You’ve probably seen news coverage of the debate over the safety of vaccines and whether they cause autism in children. In fact, you might have seen new-age medicine spokeswoman and former Playboy model Jenny McCarthy speak out against vaccines on Oprah’s hugely popular television show.
Actually, being honest here: if you’re reading this blog, I doubt you watch Oprah. But I’m sure you’ve at least heard about McCarthy’s appearance and her subsequent role as anti-vaccine crusader. In fact, most of you probably know that there’s absolutely no scientific evidence linking autism to vaccines, and the connection has been rightly written off as pseudo-science by all the real doctors and scientists.
David T. Tayloe, President of the American Academy of Pediatricians, had this to say about her:
I think show business crosses the line when they give contracts to people like Jenny McCarthy. If you give her a bully pulpit, McCarthy is going to make people hesitate to vaccinate their children. She has no medical or scientific credentials. It disturbs us that she’s given all these opportunities to make her pitch about vaccines on Oprah or Larry King or U.S. News or whatever. We have to scramble to get equal time—and who wants to see a gray-haired pediatrician talking about a serious topic like childhood vaccines when she’s out there blasting the academy and blasting the federal government?

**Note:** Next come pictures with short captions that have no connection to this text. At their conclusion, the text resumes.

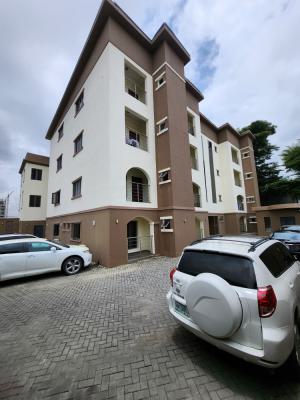 Nice Spacious 3bedrooms Apartment, in a Well Secured Estate, Victoria Island (vi), Lagos, Flat / Apartment for Rent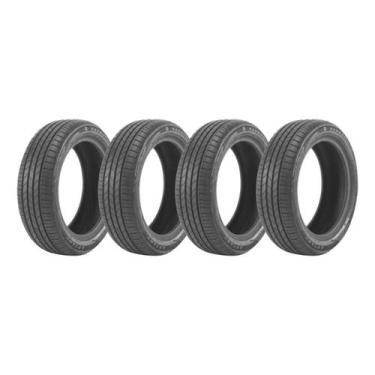Imagem de Kit 4 Pneu 175 55 r16 80h Aptany Rp022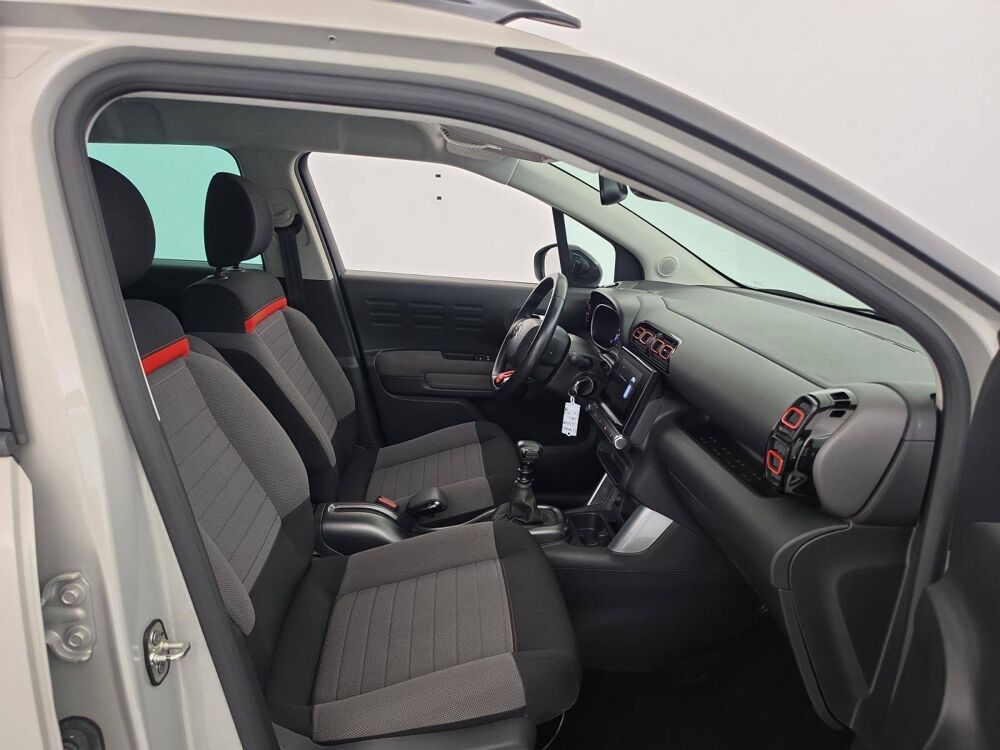 C3 Aircross BlueHDi 100 S&S BVM6 2019 occasion 61100 Flers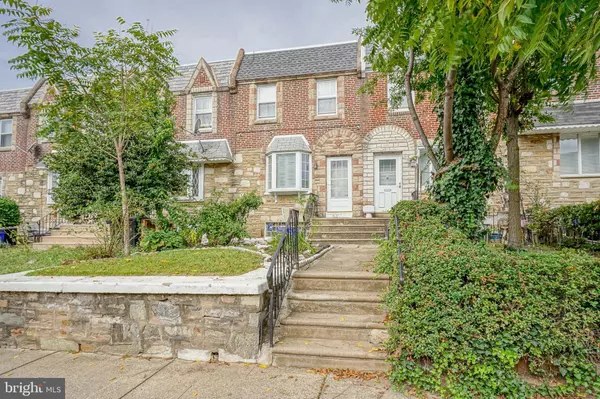 6738 GILLESPIE ST, Philadelphia, PA 19135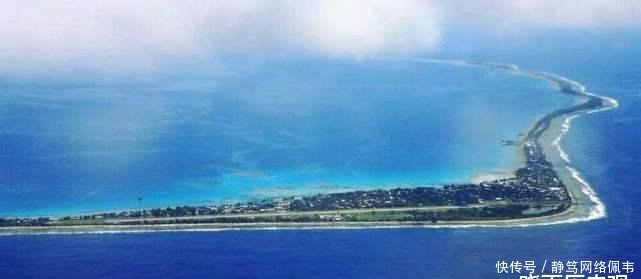 全球变暖 此国即将成为首个被海水淹没的国家,全球人的错,让他们丧失家园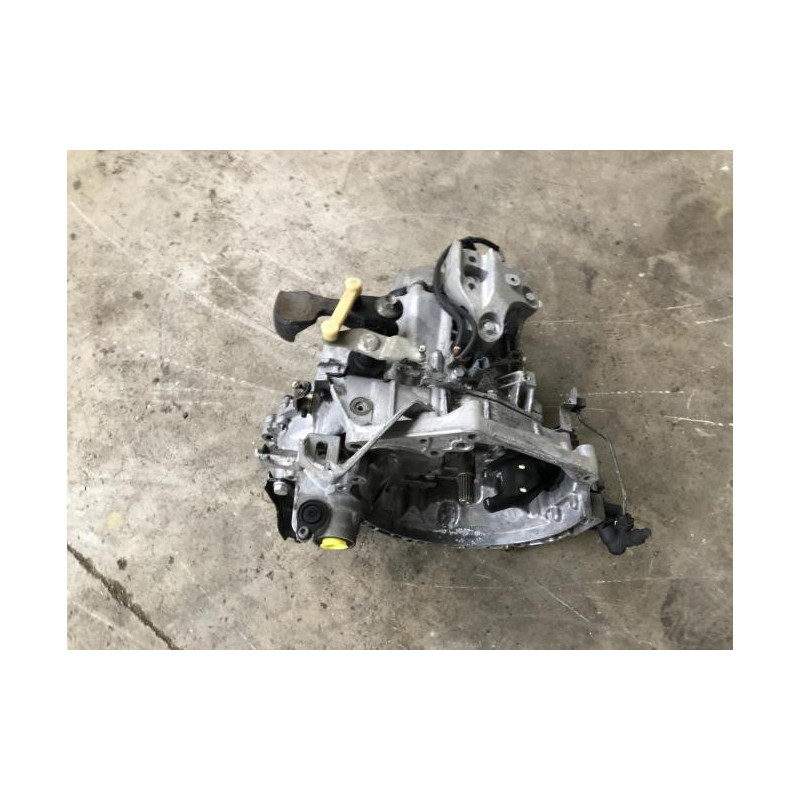 Boite de vitesses CITROEN C3 1 PHASE 2 d’occasion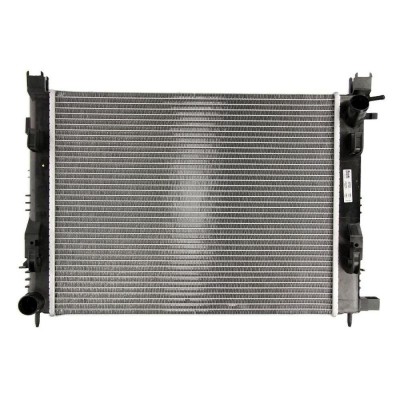 Radiator racire motor Dacia Dokker, Duster, Lodgy, Logan Ii, Logan Mcv Ii, Sandero Ii; Renault Captur, Clio Grandtour Iv, Clio Iv foto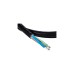 Hoymiles AC-Trunk T-Knoten für HMS-Wechselrichter + 10AWG Kabel 2 Meter, 0%(schwarz, 0% MWST, für Hoymiles HMS Wechselrichter)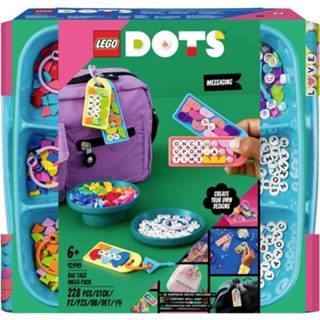 👉 Lego LEGO® DOTS 41949 Zakhanger creatieve set 5702017155722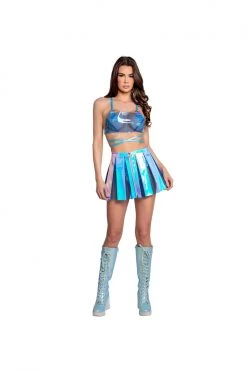 J-Valentine, Inc TOPS FR119 - Vinyl Trapezoid Top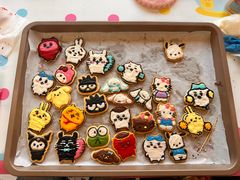 -千浔一暖DIY蛋糕烘焙(人民大学店)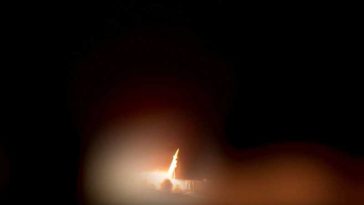 Iran: Gardienii Revoluției anunță că au atacat un ‘centru de comandă inamic’ în Siria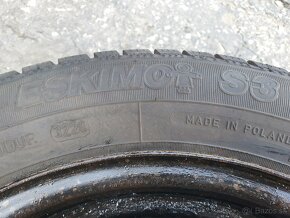 195/60R15 + disky FORD FUSION - 12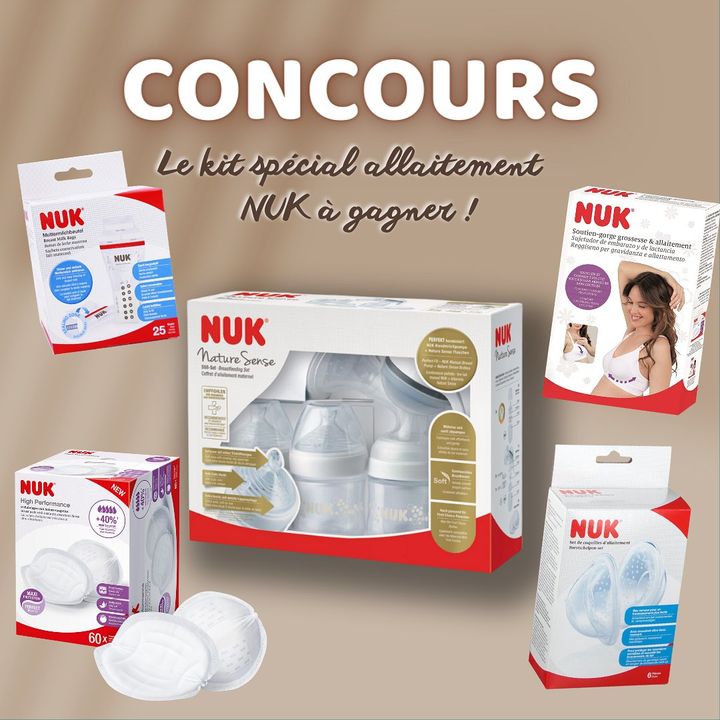 Facebook contest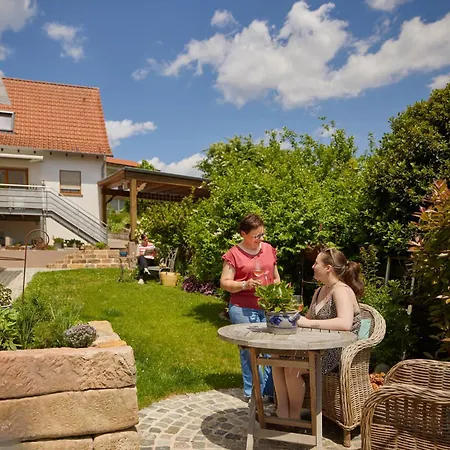 Winzerlodge, Merlot *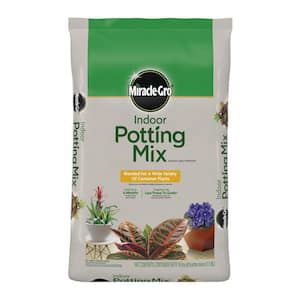 16 Qt. Indoor Potting Soil Mix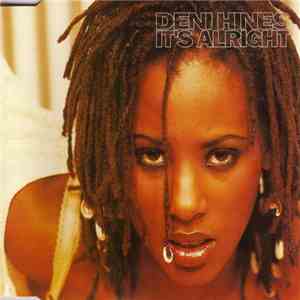 Deni Hines - It's Alright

And he has a very valid point. Most people don’t want to listen to him, or other experts like him. Fans of evidence like myself might, but the average person will be happy having the Playboy model tell them bad science.
Of course there’s no massive conspiracy among scientists, doctors, and pharmaceutical companies to poison children. There’s zero evidence that vaccines have anything to do with autism at all. The whole thing has been completely debunked, but you wouldn’t know it from watching television. Why? Why isn’t the evidence the final word on this? Can’t we just agree that McCarthy is a nutcase and move on?
It’s easy to claim that people are just uneducated about the science. Tayloe hints at this, claiming that one of the fundamental causes of the problem is that those bearing evidence are not given adequate screen time alongside the nutcases. This certainly an important point to make, but I doubt it is the true cause of the continued confusion on this and similar debates.
If I had to point out the real root of the problem, I’d say it has more to do the people themselves that represent both positions. Like Tayloe said above, the evidence-based side is represented by “gray-haired pediatricians,” while the new-age side is represented by actors, models, and celebrities. Picture a “gray-haired pediatrician” next to a Playboy model on television, and you get the idea. It seems average people will take the word of celebrities over the word of scientists any day.
And that brings me to the question I asked in the title of this post. I asked it because I really don’t know the answer. I thought it might be that people feel the celebrities are more like themselves, but that’s demonstrably false for the average person. It could be a distrust of intellectuals (as seems to be common among the politically conservative), but I don’t understand the cause of that either, so it just pushes the problem back.
Perhaps I’ll never know. But what do we do about it? Fighting the symptoms seems to be the best we can do at this point — do our best to educate people about the science, get experts on television next to the idiots, etc. It may not address the root of the problem, but it seems to be the least we can do.
i don’t know if people go out of their way to avoid experts… its just that the experts arent showing up on the tonight show and if they are they dont express themselves as well as the celebrities
Generally, it’s far easier to understand someone’s arguments if you are smarter than them. The average person is smarter than Jenny McCarthy, but less smart than a doctor. Since people don’t like to think of themselves as stupid, if they are unable to understand a person’s argument they tend to dismiss it and pretend it never happened. The result is that even if you find yourself young, attractive doctors to appear on TV and argue for their position, they’ll still lose.
Have you heard of the halo effect? In short, if someone looks good then they are assumed to be more knowledgeable than someone who looks less ‘attractive’. Combined with people not wanting to feel dumb and the science nerds are in trouble.